Siri già domani dal premier Dimissioni sempre più vicine

Conte riceverà il sottosegretario, ma dalle sue parole il verdetto appare scontato: gli chiederà di lasciare

Siri già domani dal premier Dimissioni sempre più vicine

Non è un governo, ma un patto di potere, lo si era capito da tempo. Volto a far crescere i due «capi», nonché a ingrossare le fila di clienti ed elettori: motivo per il quale resterà deluso chi spera in una crisi a breve. Inevitabile, però, che ogni elezione provochi lo sconquasso cui si assiste, a danno degli italiani. Non a caso il premier Conte, conversando con gli inviati in Cina, ha sospirato: «Meno male che questa è l'ultima campagna elettorale... Dopo il 26 maggio il clima deve cambiare. Cambierà per forza».

Già. Ma già da adesso il «caso Siri» ha determinato un cambio di pesi e di scenario, con l'assalto grillino al sottosegretario leghista indagato. Il quale già domani, al ritorno di Conte dalla Cina, potrebbe essere convocato a Palazzo Chigi per i chiarimenti richiesti da premier. Tutto lascia pensare che da quel colloquio uscirà senatore «semplice», magari «per senso di responsabilità». Ne fa testo una certa disinvoltura con la quale Conte parla del caso, che non si può tutta ascrivere a sgrammaticature istituzionali. Mai s'era sentito un presidente del Consiglio dire, di un componente del proprio governo, «troverò il modo di scollarlo dalla poltrona». Segno che qualcosa, nonostante non ci siano contatti ufficiali tra i due vicepremier, si è già mosso e il leader leghista Salvini sta per accettare il «sacrificio» di uno dei collaboratori a lui più vicini. E se il premier ha spiegato pure di «aver visto poco delle carte», l'ultima delle sue considerazioni fa ancor di più riflettere: «Certamente lo sfondo della mafia è un elemento di cui terrò conto...». L'insistenza sulle accuse e i sospetti di contiguità mafiosa che i 5stelle riservano in queste ore ai leghisti, fa capire che il tema non sarà lasciato cadere tanto facilmente. Anche perché nel frattempo si è aggiunta un'inchiesta dell'Espresso sull'utilizzo di 3 dei 49 milioni di finanziamento pubblico alla Lega spariti («scandalo inesistente, fantasie», ha reagito Salvini), nonché il tentativo del Pd di unirsi a M5s nel cavalcare l'attacco mediatico al Carroccio: ieri ha avanzato la proposta di chiamare Salvini in Antimafia per chiarire « presunti legami con organizzazioni mafiose».

Soprattutto, ci si è messo il caso del «fuoco amico» di Bobo Maroni che ha indicato nel sottosegretario Giancarlo Giorgetti l'«anello debole» di tutta la vicenda Siri, in virtù dell'assunzione del figlio di Arata, Federico come consulente.
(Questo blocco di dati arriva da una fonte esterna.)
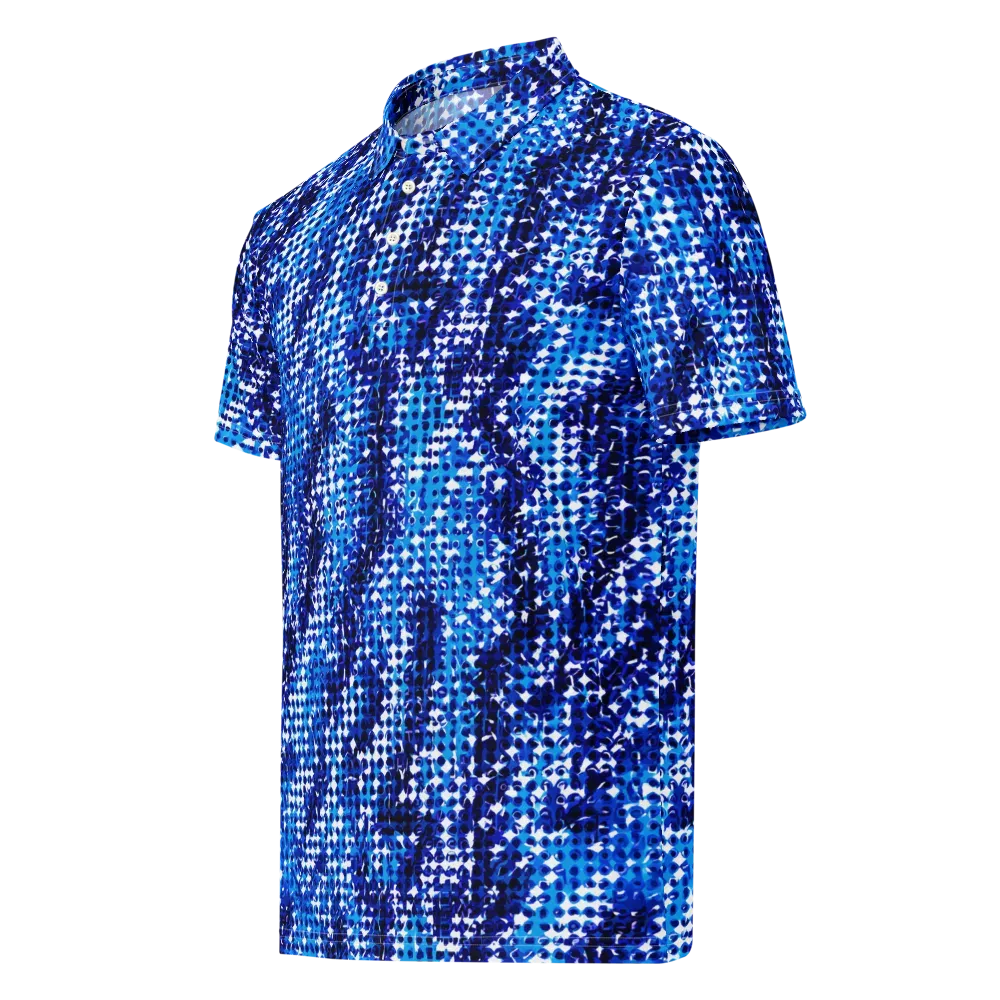 Azure Static on Men's Slim Fit Polo Shirt — Left Front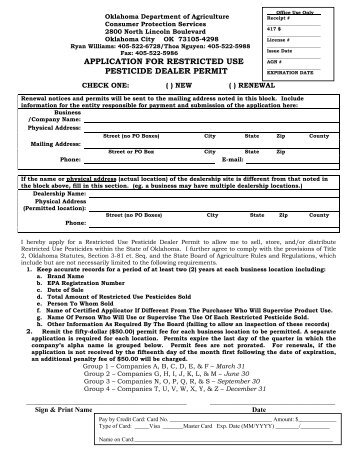 application for restricted use pesticide dealer permit - Oklahoma ...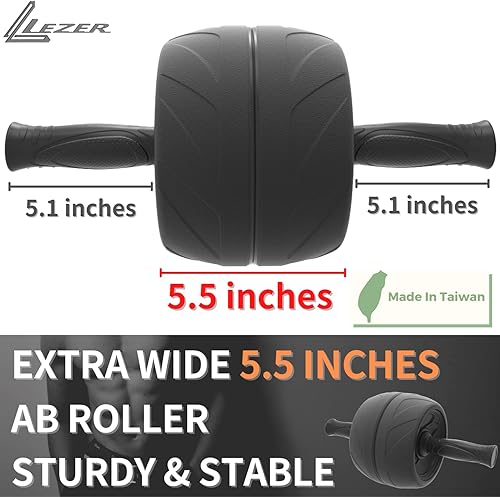 Miniatura 2 de LEZER Ab Roller Wheel, Abdominal Workout, Extra Wide 5.5", Exercise Wheel, Home Gym Fitness Equipment, Core Strength, Muscle, Thick Knee Pad, Made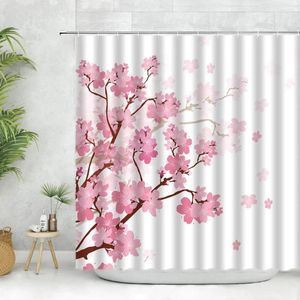 Tende da doccia Set di tende floreali con fiori di pesco rosa Fiori di ciliegio Pianta Fiori Decor Bagno Ganci in tessuto di poliestere bianco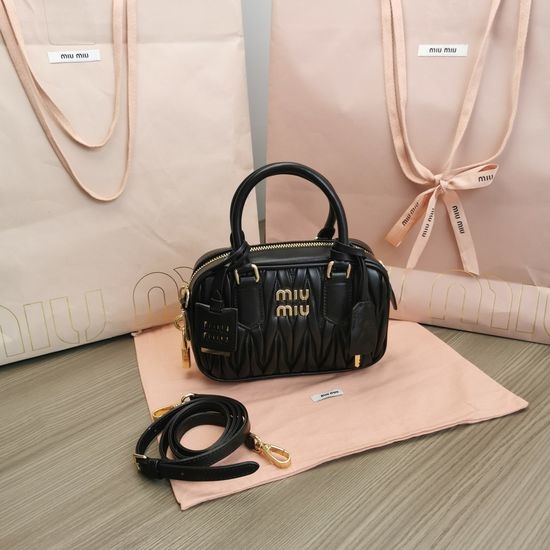 Miu Miu Too Pretty Matelasse Bowling Bag 5BB123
Ora, un conto sarà convincere Siri a fare un passo indietro, un altro è toccare un architrave del governo gialloverde come il sottosegretario alla Presidenza del Consiglio. Forse vendetta interna, forse «avvertimento» assai più grave, specie per la fonte che l'ha lanciato. Giorgetti ieri si è tenuto «basso». «Maroni gufa un po' - ha dichiarato alla Stampa -, cerca di rientrare in gioco... Non credo proprio di essere un problema per il governo».

Per i 5s, comunque un invito a nozze: «Visto che Maroni indica il braccio destro di Salvini, Giorgetti, come il vero problema, allora gli chiediamo di andare in Procura, se sa qualcosa. Depositi tutto dai magistrati...». Tra dossier, sospetti e veleni, la guerra si farà «chimica».